Repeat the records verbatim and leave the pictures out of your copy.

═══ Records to process

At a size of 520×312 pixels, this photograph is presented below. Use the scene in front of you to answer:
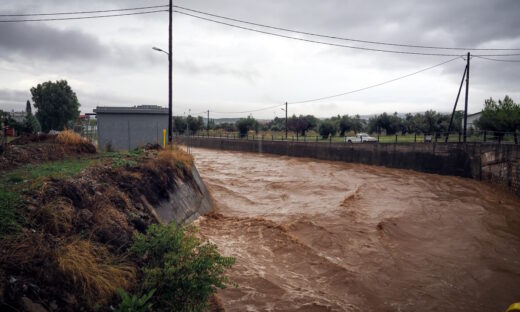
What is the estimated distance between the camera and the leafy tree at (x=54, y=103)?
164 feet

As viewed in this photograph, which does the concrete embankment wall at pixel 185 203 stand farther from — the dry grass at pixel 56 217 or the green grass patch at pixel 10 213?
the green grass patch at pixel 10 213

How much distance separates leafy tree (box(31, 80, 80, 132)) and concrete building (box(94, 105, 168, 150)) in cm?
3592

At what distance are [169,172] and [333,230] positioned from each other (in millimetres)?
6698

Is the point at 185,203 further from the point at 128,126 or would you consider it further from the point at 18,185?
the point at 128,126

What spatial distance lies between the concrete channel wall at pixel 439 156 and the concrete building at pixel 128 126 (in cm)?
233

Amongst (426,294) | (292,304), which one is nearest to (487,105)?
(426,294)

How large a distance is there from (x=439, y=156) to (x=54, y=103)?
54274 mm

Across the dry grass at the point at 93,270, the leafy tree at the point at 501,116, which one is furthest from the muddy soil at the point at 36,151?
the leafy tree at the point at 501,116

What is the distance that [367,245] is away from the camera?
10.9 m

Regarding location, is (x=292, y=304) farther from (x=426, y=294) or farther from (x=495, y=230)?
(x=495, y=230)

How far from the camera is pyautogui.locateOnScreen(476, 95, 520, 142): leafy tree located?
3359cm

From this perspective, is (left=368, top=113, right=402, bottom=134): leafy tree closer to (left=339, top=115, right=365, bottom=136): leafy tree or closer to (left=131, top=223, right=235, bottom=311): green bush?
(left=339, top=115, right=365, bottom=136): leafy tree

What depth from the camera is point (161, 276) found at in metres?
5.15

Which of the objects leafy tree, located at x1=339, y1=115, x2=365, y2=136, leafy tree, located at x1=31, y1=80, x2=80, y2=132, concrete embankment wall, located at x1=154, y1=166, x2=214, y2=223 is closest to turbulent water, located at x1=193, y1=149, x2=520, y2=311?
concrete embankment wall, located at x1=154, y1=166, x2=214, y2=223
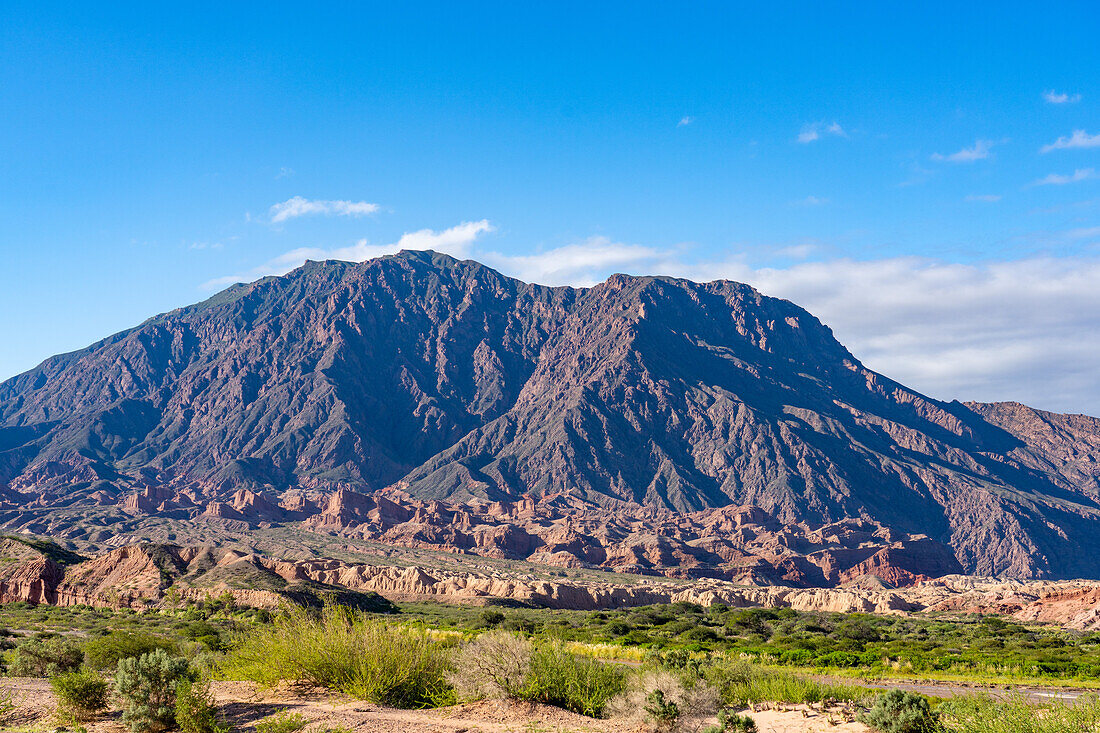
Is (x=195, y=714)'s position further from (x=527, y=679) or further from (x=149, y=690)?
(x=527, y=679)

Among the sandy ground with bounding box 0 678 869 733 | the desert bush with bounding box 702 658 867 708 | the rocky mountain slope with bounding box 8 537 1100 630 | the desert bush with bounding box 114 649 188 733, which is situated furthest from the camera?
the rocky mountain slope with bounding box 8 537 1100 630

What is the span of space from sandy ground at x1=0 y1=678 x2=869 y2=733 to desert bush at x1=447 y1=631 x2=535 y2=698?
281 millimetres

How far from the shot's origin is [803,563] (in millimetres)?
155500

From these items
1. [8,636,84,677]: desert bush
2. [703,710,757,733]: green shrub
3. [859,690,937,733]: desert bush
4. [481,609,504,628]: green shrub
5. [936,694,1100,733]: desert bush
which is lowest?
[481,609,504,628]: green shrub

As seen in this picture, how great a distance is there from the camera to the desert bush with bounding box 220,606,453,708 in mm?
18703

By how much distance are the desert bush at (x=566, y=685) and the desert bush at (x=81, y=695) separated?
9637mm

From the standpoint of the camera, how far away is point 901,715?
15.7m

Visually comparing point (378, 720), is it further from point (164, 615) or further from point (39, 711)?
point (164, 615)

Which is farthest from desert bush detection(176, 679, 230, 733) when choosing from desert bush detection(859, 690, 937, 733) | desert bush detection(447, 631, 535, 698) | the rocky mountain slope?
the rocky mountain slope

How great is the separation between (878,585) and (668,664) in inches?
5126

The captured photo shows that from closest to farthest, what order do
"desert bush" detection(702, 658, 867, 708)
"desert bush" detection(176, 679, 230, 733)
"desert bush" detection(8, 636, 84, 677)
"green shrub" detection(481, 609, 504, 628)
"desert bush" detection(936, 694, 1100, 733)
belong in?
1. "desert bush" detection(936, 694, 1100, 733)
2. "desert bush" detection(176, 679, 230, 733)
3. "desert bush" detection(702, 658, 867, 708)
4. "desert bush" detection(8, 636, 84, 677)
5. "green shrub" detection(481, 609, 504, 628)

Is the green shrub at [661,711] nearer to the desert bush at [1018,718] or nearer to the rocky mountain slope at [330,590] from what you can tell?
the desert bush at [1018,718]

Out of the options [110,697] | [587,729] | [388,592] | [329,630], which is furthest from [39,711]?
[388,592]

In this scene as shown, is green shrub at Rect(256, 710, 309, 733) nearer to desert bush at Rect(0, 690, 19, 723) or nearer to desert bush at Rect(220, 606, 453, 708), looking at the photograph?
desert bush at Rect(220, 606, 453, 708)
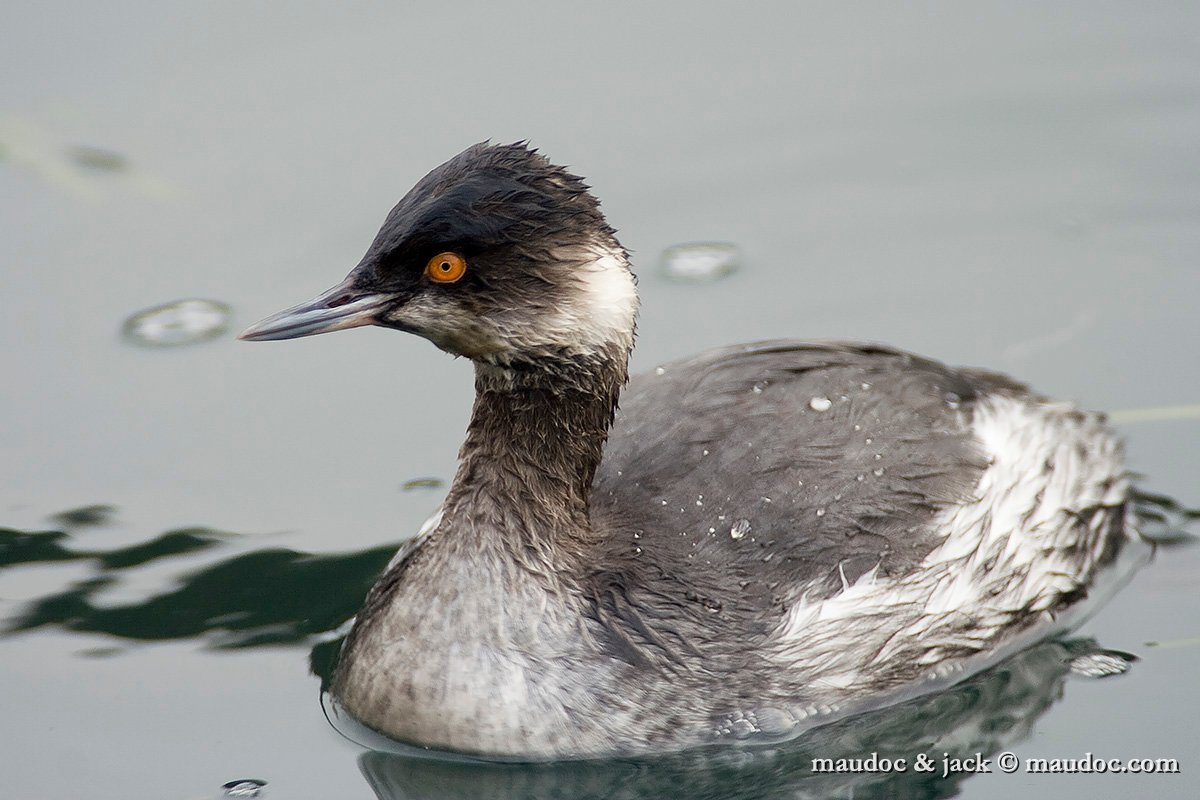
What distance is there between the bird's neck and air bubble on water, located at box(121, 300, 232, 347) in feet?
8.31

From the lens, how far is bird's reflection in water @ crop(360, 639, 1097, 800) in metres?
5.61

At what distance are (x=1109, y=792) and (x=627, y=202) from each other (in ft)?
12.8

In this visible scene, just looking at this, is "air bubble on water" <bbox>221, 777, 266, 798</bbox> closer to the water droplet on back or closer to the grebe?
the grebe

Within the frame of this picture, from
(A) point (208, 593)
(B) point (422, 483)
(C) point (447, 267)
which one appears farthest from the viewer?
(B) point (422, 483)

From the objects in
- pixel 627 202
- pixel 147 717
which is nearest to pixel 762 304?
pixel 627 202

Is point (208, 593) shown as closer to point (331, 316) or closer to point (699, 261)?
point (331, 316)

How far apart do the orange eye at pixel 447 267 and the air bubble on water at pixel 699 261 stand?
9.39 feet

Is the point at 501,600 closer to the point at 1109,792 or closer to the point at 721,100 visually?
the point at 1109,792

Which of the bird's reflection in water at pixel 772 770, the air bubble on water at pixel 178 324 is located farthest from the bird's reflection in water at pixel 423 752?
the air bubble on water at pixel 178 324

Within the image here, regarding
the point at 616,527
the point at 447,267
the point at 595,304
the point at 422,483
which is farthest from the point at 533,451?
the point at 422,483

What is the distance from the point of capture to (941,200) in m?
8.65

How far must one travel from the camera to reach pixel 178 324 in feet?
26.1

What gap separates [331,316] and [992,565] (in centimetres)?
248

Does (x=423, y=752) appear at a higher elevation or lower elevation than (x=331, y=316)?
lower
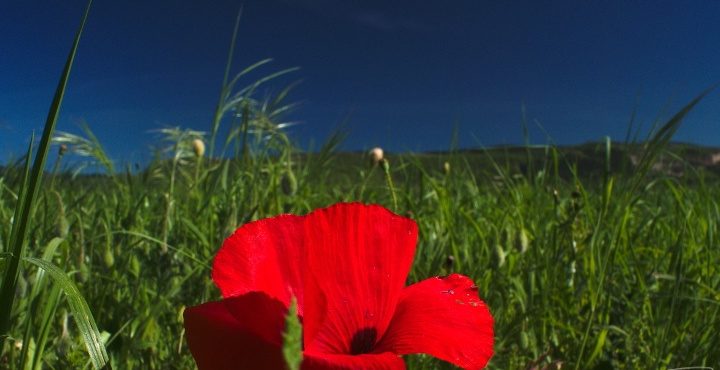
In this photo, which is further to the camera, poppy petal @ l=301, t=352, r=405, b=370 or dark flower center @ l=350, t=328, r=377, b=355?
dark flower center @ l=350, t=328, r=377, b=355

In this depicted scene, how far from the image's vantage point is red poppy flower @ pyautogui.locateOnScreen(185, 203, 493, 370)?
628 mm

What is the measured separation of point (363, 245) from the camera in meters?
0.65

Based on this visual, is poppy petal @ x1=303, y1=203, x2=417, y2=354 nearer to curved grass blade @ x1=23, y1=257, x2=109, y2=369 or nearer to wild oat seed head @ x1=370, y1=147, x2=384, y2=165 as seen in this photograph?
curved grass blade @ x1=23, y1=257, x2=109, y2=369

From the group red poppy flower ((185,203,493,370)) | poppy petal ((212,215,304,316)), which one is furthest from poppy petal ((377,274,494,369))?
poppy petal ((212,215,304,316))

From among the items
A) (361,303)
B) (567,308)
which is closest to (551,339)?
(567,308)

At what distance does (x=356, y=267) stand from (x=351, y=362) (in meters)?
0.12

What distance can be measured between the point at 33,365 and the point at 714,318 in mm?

══════

◆ **Final answer**
At a size of 520×312 pixels, this photograph is presented below. Use the scene in front of you to answer:
What is the estimated distance between the camera and the leafy tree at (x=54, y=103)?
164 feet

As viewed in this photograph, which does the concrete embankment wall at pixel 185 203 stand farther from — the dry grass at pixel 56 217 or the green grass patch at pixel 10 213?
the green grass patch at pixel 10 213

How much distance separates leafy tree (box(31, 80, 80, 132)) and concrete building (box(94, 105, 168, 150)) in cm?
3592

At what distance are [169,172] and [333,230] positioned from each other (in millimetres)?
6698

Is the point at 185,203 further from the point at 128,126 or would you consider it further from the point at 18,185?
the point at 128,126

What spatial distance lies between the concrete channel wall at pixel 439 156 and the concrete building at pixel 128 126 (in cm)?
233

Amongst (426,294) | (292,304), which one is nearest to (487,105)?
(426,294)

How large a distance is there from (x=439, y=156) to (x=54, y=103)?
54274 mm

Across the dry grass at the point at 93,270, the leafy tree at the point at 501,116, which one is furthest from the muddy soil at the point at 36,151?
the leafy tree at the point at 501,116

What is the distance that [367,245] is away from the camera?
10.9 m

Regarding location, is (x=292, y=304) farther from (x=426, y=294) or farther from (x=495, y=230)?
(x=495, y=230)

How far from the camera is pyautogui.locateOnScreen(476, 95, 520, 142): leafy tree located?
3359cm

From this perspective, is (left=368, top=113, right=402, bottom=134): leafy tree closer to (left=339, top=115, right=365, bottom=136): leafy tree or closer to (left=131, top=223, right=235, bottom=311): green bush?
(left=339, top=115, right=365, bottom=136): leafy tree

What depth from the camera is point (161, 276) found at in metres?
5.15

Which of the objects leafy tree, located at x1=339, y1=115, x2=365, y2=136, leafy tree, located at x1=31, y1=80, x2=80, y2=132, concrete embankment wall, located at x1=154, y1=166, x2=214, y2=223 is closest to turbulent water, located at x1=193, y1=149, x2=520, y2=311?
concrete embankment wall, located at x1=154, y1=166, x2=214, y2=223
Is (x=195, y=714)'s position further from (x=527, y=679) or further from (x=149, y=690)?
(x=527, y=679)

Among the sandy ground with bounding box 0 678 869 733 | the desert bush with bounding box 702 658 867 708 | the rocky mountain slope with bounding box 8 537 1100 630 | the desert bush with bounding box 114 649 188 733, which is situated furthest from the camera?
the rocky mountain slope with bounding box 8 537 1100 630

What is the span of space from sandy ground at x1=0 y1=678 x2=869 y2=733 to desert bush at x1=447 y1=631 x2=535 y2=698?
281 millimetres

How far from the shot's origin is [803,563] (in millimetres)?
155500

From these items
1. [8,636,84,677]: desert bush
2. [703,710,757,733]: green shrub
3. [859,690,937,733]: desert bush
4. [481,609,504,628]: green shrub
5. [936,694,1100,733]: desert bush
which is lowest?
[481,609,504,628]: green shrub

As seen in this picture, how great a distance is there from the camera to the desert bush with bounding box 220,606,453,708 in mm?
18703

By how much distance are the desert bush at (x=566, y=685) and the desert bush at (x=81, y=695) separated?
9637mm

From the standpoint of the camera, how far away is point 901,715?
15.7m

Visually comparing point (378, 720), is it further from point (164, 615) or further from point (39, 711)?
point (164, 615)

Which is farthest from desert bush detection(176, 679, 230, 733) when choosing from desert bush detection(859, 690, 937, 733) | desert bush detection(447, 631, 535, 698) | the rocky mountain slope?
the rocky mountain slope

How great is the separation between (878,585) and (668,664) in inches?
5126

The captured photo shows that from closest to farthest, what order do
"desert bush" detection(702, 658, 867, 708)
"desert bush" detection(176, 679, 230, 733)
"desert bush" detection(8, 636, 84, 677)
"green shrub" detection(481, 609, 504, 628)
"desert bush" detection(936, 694, 1100, 733)
belong in?
1. "desert bush" detection(936, 694, 1100, 733)
2. "desert bush" detection(176, 679, 230, 733)
3. "desert bush" detection(702, 658, 867, 708)
4. "desert bush" detection(8, 636, 84, 677)
5. "green shrub" detection(481, 609, 504, 628)

Is the green shrub at [661,711] nearer to the desert bush at [1018,718] or nearer to the rocky mountain slope at [330,590] from what you can tell?
the desert bush at [1018,718]

Out of the options [110,697] | [587,729] | [388,592] | [329,630], which is furthest from [39,711]?
[388,592]

In this scene as shown, is green shrub at Rect(256, 710, 309, 733) nearer to desert bush at Rect(0, 690, 19, 723) or nearer to desert bush at Rect(220, 606, 453, 708), looking at the photograph?
desert bush at Rect(220, 606, 453, 708)
What distance is there between the bird's neck and air bubble on water, located at box(121, 300, 232, 347) in feet?
8.31

From the lens, how far is bird's reflection in water @ crop(360, 639, 1097, 800) in metres?
5.61

At what distance are (x=1109, y=792) and (x=627, y=202) from each other (in ft)?
12.8

In this visible scene, just looking at this, is "air bubble on water" <bbox>221, 777, 266, 798</bbox> closer to the water droplet on back or closer to the grebe?
the grebe

Within the frame of this picture, from
(A) point (208, 593)
(B) point (422, 483)
(C) point (447, 267)
which one appears farthest from the viewer?
(B) point (422, 483)

From the objects in
- pixel 627 202
- pixel 147 717
which is nearest to pixel 762 304?
pixel 627 202

Is point (208, 593) shown as closer to point (331, 316) or closer to point (699, 261)?
point (331, 316)

How far apart do the orange eye at pixel 447 267 and the air bubble on water at pixel 699 261 stand?
9.39 feet

Is the point at 501,600 closer to the point at 1109,792 or closer to the point at 721,100 visually?
the point at 1109,792

Which of the bird's reflection in water at pixel 772 770, the air bubble on water at pixel 178 324 is located farthest from the bird's reflection in water at pixel 423 752?
the air bubble on water at pixel 178 324

Within the image here, regarding
the point at 616,527
the point at 447,267
the point at 595,304
the point at 422,483
which is farthest from the point at 533,451?
the point at 422,483

What is the distance from the point of capture to (941,200) in m?
8.65

How far must one travel from the camera to reach pixel 178 324 in feet?
26.1

What gap separates [331,316] and [992,565] (in centimetres)?
248

Does (x=423, y=752) appear at a higher elevation or lower elevation than (x=331, y=316)?
lower
In this photo, which is further to the camera, poppy petal @ l=301, t=352, r=405, b=370 or dark flower center @ l=350, t=328, r=377, b=355?
dark flower center @ l=350, t=328, r=377, b=355

In this depicted scene, how far from the image's vantage point is red poppy flower @ pyautogui.locateOnScreen(185, 203, 493, 370)?
628 mm

What is the measured separation of point (363, 245) from the camera in meters?
0.65

Based on this visual, is poppy petal @ x1=303, y1=203, x2=417, y2=354 nearer to curved grass blade @ x1=23, y1=257, x2=109, y2=369 or nearer to wild oat seed head @ x1=370, y1=147, x2=384, y2=165 as seen in this photograph?
curved grass blade @ x1=23, y1=257, x2=109, y2=369

From the group red poppy flower ((185,203,493,370)) | poppy petal ((212,215,304,316)), which one is furthest from poppy petal ((377,274,494,369))?
poppy petal ((212,215,304,316))

From among the items
A) (361,303)
B) (567,308)
which is closest to (551,339)?
(567,308)

At what distance does (x=356, y=267) stand from (x=351, y=362) (in meters)?
0.12

What distance can be measured between the point at 33,365 and the point at 714,318 in mm?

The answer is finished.